[Opening Records to process section]

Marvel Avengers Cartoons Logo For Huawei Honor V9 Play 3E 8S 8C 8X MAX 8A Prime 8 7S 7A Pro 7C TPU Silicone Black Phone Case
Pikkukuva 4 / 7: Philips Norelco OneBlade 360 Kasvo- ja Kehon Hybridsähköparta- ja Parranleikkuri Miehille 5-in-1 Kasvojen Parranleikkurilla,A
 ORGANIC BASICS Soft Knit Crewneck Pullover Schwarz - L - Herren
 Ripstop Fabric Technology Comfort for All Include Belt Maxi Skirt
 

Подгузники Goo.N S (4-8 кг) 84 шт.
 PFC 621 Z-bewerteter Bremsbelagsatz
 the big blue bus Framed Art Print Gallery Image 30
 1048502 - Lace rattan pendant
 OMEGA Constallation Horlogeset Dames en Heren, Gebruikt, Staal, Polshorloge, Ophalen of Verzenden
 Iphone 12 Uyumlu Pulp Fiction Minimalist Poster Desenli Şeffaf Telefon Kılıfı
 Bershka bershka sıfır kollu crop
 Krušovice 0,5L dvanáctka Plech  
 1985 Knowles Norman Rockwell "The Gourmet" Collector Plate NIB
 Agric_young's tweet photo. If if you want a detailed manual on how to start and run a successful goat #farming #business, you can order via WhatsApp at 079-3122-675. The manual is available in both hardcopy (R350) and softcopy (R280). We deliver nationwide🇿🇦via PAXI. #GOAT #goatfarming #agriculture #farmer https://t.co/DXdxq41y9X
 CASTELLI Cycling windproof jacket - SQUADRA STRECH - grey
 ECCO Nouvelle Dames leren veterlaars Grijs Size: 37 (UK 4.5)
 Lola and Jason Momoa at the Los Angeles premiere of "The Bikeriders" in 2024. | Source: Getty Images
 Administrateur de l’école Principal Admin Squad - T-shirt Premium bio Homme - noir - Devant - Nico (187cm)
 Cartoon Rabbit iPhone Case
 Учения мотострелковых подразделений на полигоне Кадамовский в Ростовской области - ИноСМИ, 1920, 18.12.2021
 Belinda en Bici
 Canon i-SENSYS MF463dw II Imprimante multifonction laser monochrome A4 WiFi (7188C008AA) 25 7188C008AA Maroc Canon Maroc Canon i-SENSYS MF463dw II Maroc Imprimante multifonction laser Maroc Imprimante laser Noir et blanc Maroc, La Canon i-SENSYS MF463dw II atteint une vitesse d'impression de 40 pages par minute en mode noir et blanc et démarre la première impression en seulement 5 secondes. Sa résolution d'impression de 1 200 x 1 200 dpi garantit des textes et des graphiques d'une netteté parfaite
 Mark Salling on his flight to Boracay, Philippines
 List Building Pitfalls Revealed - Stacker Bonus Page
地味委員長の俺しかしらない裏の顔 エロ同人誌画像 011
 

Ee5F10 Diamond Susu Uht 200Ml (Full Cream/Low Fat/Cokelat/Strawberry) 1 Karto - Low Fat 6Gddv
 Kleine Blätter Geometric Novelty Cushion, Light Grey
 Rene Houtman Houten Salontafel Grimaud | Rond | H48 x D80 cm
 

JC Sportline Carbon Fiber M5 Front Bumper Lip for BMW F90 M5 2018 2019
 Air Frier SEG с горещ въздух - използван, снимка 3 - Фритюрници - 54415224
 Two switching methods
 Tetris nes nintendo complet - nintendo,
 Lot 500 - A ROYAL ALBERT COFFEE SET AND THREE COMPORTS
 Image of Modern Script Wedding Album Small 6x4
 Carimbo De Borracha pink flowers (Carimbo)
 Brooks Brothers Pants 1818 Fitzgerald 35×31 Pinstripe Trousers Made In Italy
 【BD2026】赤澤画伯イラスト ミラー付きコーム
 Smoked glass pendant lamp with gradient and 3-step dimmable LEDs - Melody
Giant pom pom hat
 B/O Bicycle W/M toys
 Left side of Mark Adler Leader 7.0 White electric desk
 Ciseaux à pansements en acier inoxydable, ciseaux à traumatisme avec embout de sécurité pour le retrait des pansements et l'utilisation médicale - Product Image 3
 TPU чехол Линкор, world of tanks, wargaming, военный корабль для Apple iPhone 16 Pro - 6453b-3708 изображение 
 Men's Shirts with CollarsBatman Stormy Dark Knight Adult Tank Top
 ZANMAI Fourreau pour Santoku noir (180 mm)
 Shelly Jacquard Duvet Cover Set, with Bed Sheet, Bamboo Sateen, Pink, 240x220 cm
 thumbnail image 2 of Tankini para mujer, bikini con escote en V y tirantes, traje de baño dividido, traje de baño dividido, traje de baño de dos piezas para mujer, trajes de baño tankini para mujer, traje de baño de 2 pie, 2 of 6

[Closing Records to process section]

## Work request
The full set of records above is to be printed exactly as it appears.

## Response for this exercise
Marvel Avengers Cartoons Logo For Huawei Honor V9 Play 3E 8S 8C 8X MAX 8A Prime 8 7S 7A Pro 7C TPU Silicone Black Phone Case
Pikkukuva 4 / 7: Philips Norelco OneBlade 360 Kasvo- ja Kehon Hybridsähköparta- ja Parranleikkuri Miehille 5-in-1 Kasvojen Parranleikkurilla,A
 ORGANIC BASICS Soft Knit Crewneck Pullover Schwarz - L - Herren
 Ripstop Fabric Technology Comfort for All Include Belt Maxi Skirt
 

Подгузники Goo.N S (4-8 кг) 84 шт.
 PFC 621 Z-bewerteter Bremsbelagsatz
 the big blue bus Framed Art Print Gallery Image 30
 1048502 - Lace rattan pendant
 OMEGA Constallation Horlogeset Dames en Heren, Gebruikt, Staal, Polshorloge, Ophalen of Verzenden
 Iphone 12 Uyumlu Pulp Fiction Minimalist Poster Desenli Şeffaf Telefon Kılıfı
 Bershka bershka sıfır kollu crop
 Krušovice 0,5L dvanáctka Plech  
 1985 Knowles Norman Rockwell "The Gourmet" Collector Plate NIB
 Agric_young's tweet photo. If if you want a detailed manual on how to start and run a successful goat #farming #business, you can order via WhatsApp at 079-3122-675. The manual is available in both hardcopy (R350) and softcopy (R280). We deliver nationwide🇿🇦via PAXI. #GOAT #goatfarming #agriculture #farmer https://t.co/DXdxq41y9X
 CASTELLI Cycling windproof jacket - SQUADRA STRECH - grey
 ECCO Nouvelle Dames leren veterlaars Grijs Size: 37 (UK 4.5)
 Lola and Jason Momoa at the Los Angeles premiere of "The Bikeriders" in 2024. | Source: Getty Images
 Administrateur de l’école Principal Admin Squad - T-shirt Premium bio Homme - noir - Devant - Nico (187cm)
 Cartoon Rabbit iPhone Case
 Учения мотострелковых подразделений на полигоне Кадамовский в Ростовской области - ИноСМИ, 1920, 18.12.2021
 Belinda en Bici
 Canon i-SENSYS MF463dw II Imprimante multifonction laser monochrome A4 WiFi (7188C008AA) 25 7188C008AA Maroc Canon Maroc Canon i-SENSYS MF463dw II Maroc Imprimante multifonction laser Maroc Imprimante laser Noir et blanc Maroc, La Canon i-SENSYS MF463dw II atteint une vitesse d'impression de 40 pages par minute en mode noir et blanc et démarre la première impression en seulement 5 secondes. Sa résolution d'impression de 1 200 x 1 200 dpi garantit des textes et des graphiques d'une netteté parfaite
 Mark Salling on his flight to Boracay, Philippines
 List Building Pitfalls Revealed - Stacker Bonus Page
地味委員長の俺しかしらない裏の顔 エロ同人誌画像 011
 

Ee5F10 Diamond Susu Uht 200Ml (Full Cream/Low Fat/Cokelat/Strawberry) 1 Karto - Low Fat 6Gddv
 Kleine Blätter Geometric Novelty Cushion, Light Grey
 Rene Houtman Houten Salontafel Grimaud | Rond | H48 x D80 cm
 

JC Sportline Carbon Fiber M5 Front Bumper Lip for BMW F90 M5 2018 2019
 Air Frier SEG с горещ въздух - използван, снимка 3 - Фритюрници - 54415224
 Two switching methods
 Tetris nes nintendo complet - nintendo,
 Lot 500 - A ROYAL ALBERT COFFEE SET AND THREE COMPORTS
 Image of Modern Script Wedding Album Small 6x4
 Carimbo De Borracha pink flowers (Carimbo)
 Brooks Brothers Pants 1818 Fitzgerald 35×31 Pinstripe Trousers Made In Italy
 【BD2026】赤澤画伯イラスト ミラー付きコーム
 Smoked glass pendant lamp with gradient and 3-step dimmable LEDs - Melody
Giant pom pom hat
 B/O Bicycle W/M toys
 Left side of Mark Adler Leader 7.0 White electric desk
 Ciseaux à pansements en acier inoxydable, ciseaux à traumatisme avec embout de sécurité pour le retrait des pansements et l'utilisation médicale - Product Image 3
 TPU чехол Линкор, world of tanks, wargaming, военный корабль для Apple iPhone 16 Pro - 6453b-3708 изображение 
 Men's Shirts with CollarsBatman Stormy Dark Knight Adult Tank Top
 ZANMAI Fourreau pour Santoku noir (180 mm)
 Shelly Jacquard Duvet Cover Set, with Bed Sheet, Bamboo Sateen, Pink, 240x220 cm
 thumbnail image 2 of Tankini para mujer, bikini con escote en V y tirantes, traje de baño dividido, traje de baño dividido, traje de baño de dos piezas para mujer, trajes de baño tankini para mujer, traje de baño de 2 pie, 2 of 6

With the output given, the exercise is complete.